Westar Industries also exchanged its remaining shares of Series A Convertible Preferred Stock for 21,815,386 new shares of ONEOK’s Series D Convertible Preferred Stock. ONEOK has agreed to file a shelf registration statement covering the Series D Convertible Preferred and common stock held by Westar Industries. Future sales will be subject to various conditions including the effectiveness of such registration, the required waiver or expiration of a 180-day lock-up period ending on July 22, 2003, and future market conditions. As of

 

 

March 14, 2003, Westar Industries holds an approximate 27.5% ownership interest in ONEOK, assuming conversion of the Series D Convertible Preferred Stock.

In 2002 and prior periods, we accounted for our ONEOK common stock investment under the equity method of accounting. During 2003, we will account for our ONEOK common stock investment as an available-for-sale security under Statement of Financial Accounting Standards (SFAS) No. 115, “Accounting for Certain Investments in Debt and Equity Securities,” and mark to market its fair value through other comprehensive income. We will begin accounting for our ONEOK Series D Convertible Preferred Stock investment under this method if and when a public market for these securities develops.

Sale of Protection One and Protection One Europe
On January 13, 2003, we announced that our board of directors authorized management to explore alternatives for disposing of our investments in Protection One and Protection One Europe. The Debt Reduction Plan provides for the sale of our interests in Protection One Europe with a targeted closing of mid-2003 and the sale of our interest in Protection One with a targeted closing by late 2003 or early 2004. As a result, these operations were classified as discontinued operations during the first quarter of 2003 pursuant to the provisions of SFAS No. 144, “Accounting for the Impairment and Disposal of Long-Lived Assets.”

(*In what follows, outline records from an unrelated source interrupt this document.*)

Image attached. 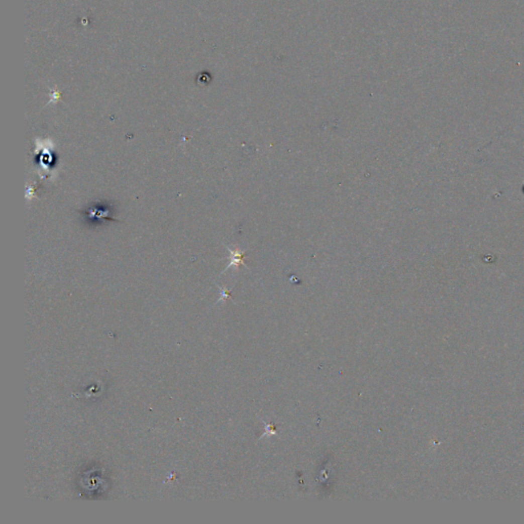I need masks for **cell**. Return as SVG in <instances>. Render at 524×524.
Masks as SVG:
<instances>
[{
  "instance_id": "6da1fadb",
  "label": "cell",
  "mask_w": 524,
  "mask_h": 524,
  "mask_svg": "<svg viewBox=\"0 0 524 524\" xmlns=\"http://www.w3.org/2000/svg\"><path fill=\"white\" fill-rule=\"evenodd\" d=\"M229 251H230V253L232 254V257H231L232 261H231V263L229 264V266L227 267V269L230 268V267H232L233 265H235V266H239L241 263L244 264V254H243L242 252H240V251H238V250L233 251V250H231V249H229ZM244 265H245V264H244Z\"/></svg>"
}]
</instances>
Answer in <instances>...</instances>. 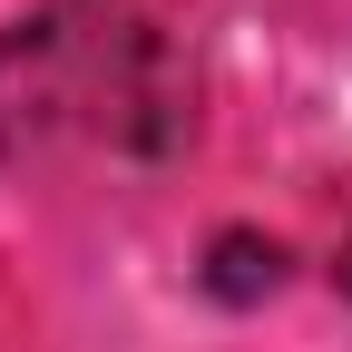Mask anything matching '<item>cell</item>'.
Instances as JSON below:
<instances>
[{"label": "cell", "mask_w": 352, "mask_h": 352, "mask_svg": "<svg viewBox=\"0 0 352 352\" xmlns=\"http://www.w3.org/2000/svg\"><path fill=\"white\" fill-rule=\"evenodd\" d=\"M274 284H284V245H274V235L235 226V235H215V245H206V294L254 303V294H274Z\"/></svg>", "instance_id": "obj_1"}, {"label": "cell", "mask_w": 352, "mask_h": 352, "mask_svg": "<svg viewBox=\"0 0 352 352\" xmlns=\"http://www.w3.org/2000/svg\"><path fill=\"white\" fill-rule=\"evenodd\" d=\"M333 284H342V294H352V245H342V264H333Z\"/></svg>", "instance_id": "obj_2"}]
</instances>
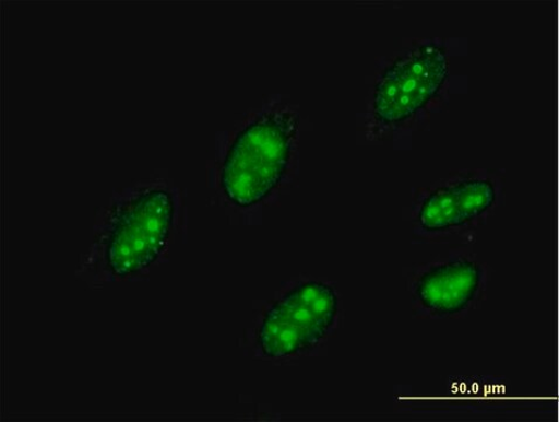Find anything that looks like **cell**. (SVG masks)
Wrapping results in <instances>:
<instances>
[{
    "instance_id": "6da1fadb",
    "label": "cell",
    "mask_w": 559,
    "mask_h": 422,
    "mask_svg": "<svg viewBox=\"0 0 559 422\" xmlns=\"http://www.w3.org/2000/svg\"><path fill=\"white\" fill-rule=\"evenodd\" d=\"M299 118L289 110L265 113L246 126L229 148L222 187L229 201L251 207L283 181L289 166Z\"/></svg>"
},
{
    "instance_id": "7a4b0ae2",
    "label": "cell",
    "mask_w": 559,
    "mask_h": 422,
    "mask_svg": "<svg viewBox=\"0 0 559 422\" xmlns=\"http://www.w3.org/2000/svg\"><path fill=\"white\" fill-rule=\"evenodd\" d=\"M174 214L171 195L163 189L144 191L115 210L100 239L106 270L124 279L156 262Z\"/></svg>"
},
{
    "instance_id": "3957f363",
    "label": "cell",
    "mask_w": 559,
    "mask_h": 422,
    "mask_svg": "<svg viewBox=\"0 0 559 422\" xmlns=\"http://www.w3.org/2000/svg\"><path fill=\"white\" fill-rule=\"evenodd\" d=\"M338 313L335 290L311 281L290 289L262 319L258 345L269 359H288L317 347L334 327Z\"/></svg>"
},
{
    "instance_id": "277c9868",
    "label": "cell",
    "mask_w": 559,
    "mask_h": 422,
    "mask_svg": "<svg viewBox=\"0 0 559 422\" xmlns=\"http://www.w3.org/2000/svg\"><path fill=\"white\" fill-rule=\"evenodd\" d=\"M450 77L447 47L424 42L394 60L378 78L372 102L376 124L396 126L415 118L429 105Z\"/></svg>"
},
{
    "instance_id": "5b68a950",
    "label": "cell",
    "mask_w": 559,
    "mask_h": 422,
    "mask_svg": "<svg viewBox=\"0 0 559 422\" xmlns=\"http://www.w3.org/2000/svg\"><path fill=\"white\" fill-rule=\"evenodd\" d=\"M485 271L468 258H454L425 269L414 283L420 310L432 318L464 315L485 291Z\"/></svg>"
},
{
    "instance_id": "8992f818",
    "label": "cell",
    "mask_w": 559,
    "mask_h": 422,
    "mask_svg": "<svg viewBox=\"0 0 559 422\" xmlns=\"http://www.w3.org/2000/svg\"><path fill=\"white\" fill-rule=\"evenodd\" d=\"M497 201L498 189L488 178H460L427 192L416 222L425 234L451 233L483 218Z\"/></svg>"
}]
</instances>
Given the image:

As discontinued operations, we will be required to determine the fair value of our investment, which will be the net amount we expect to realize from the sale of the investment. The investment must be reported at the lesser of our recorded basis or the estimated fair value. If the fair value is less than our recorded basis, we will be required to record an expense equal to the amount, which could be material, by which our basis exceeds the estimated fair value.

We solicited and received indications of value for Protection One Europe from potential buyers. These indications of value are within a range we would be willing to accept. They indicated the recorded goodwill for Protection One Europe had no value. Accordingly, we recorded a $36 million impairment charge in the fourth quarter of 2002 to reflect the impairment of all remaining goodwill at Protection One Europe. We are willing to accept offers in the indicated range due to our ability to use the tax loss on this sale to offset the taxes that would otherwise be due from our sale of other investments. We will recognize a $58 million tax benefit in the first quarter of 2003 when Protection One Europe is classified as a discontinued operation.

Ongoing Investigations
     Grand Jury Subpoena
On September 17, 2002, we were served with a federal grand jury subpoena by the United States Attorney’s Office in Topeka, Kansas, requesting information concerning the use of aircraft and our annual shareholder meetings. Since that date, the United States Attorney’s Office has served additional subpoenas on us and certain of our employees requesting further information concerning the use of aircraft; executive compensation arrangements with Mr. Wittig, Mr. Lake and other former and present officers; the proposed rights offering of Westar Industries stock; and the company in general. We are providing information in response to these requests and are fully cooperating in the investigation. We have not been informed that we are a target of the investigation. We are unable to predict the ultimate outcome of the investigation or its impact on us.